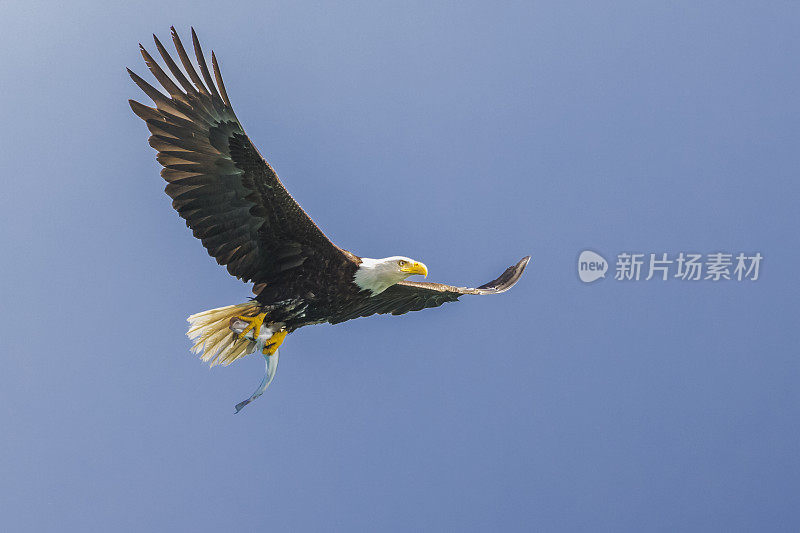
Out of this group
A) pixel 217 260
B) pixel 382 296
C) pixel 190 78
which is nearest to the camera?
pixel 190 78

GIVEN TASK -> Rewrite the data above with "camera" changed to "viewer" everywhere it appears, keeping all other text the same and leaving the pictures out.

ANSWER TO THE EXERCISE ->
Out of this group
A) pixel 217 260
B) pixel 382 296
C) pixel 190 78
which is nearest to the viewer?
pixel 190 78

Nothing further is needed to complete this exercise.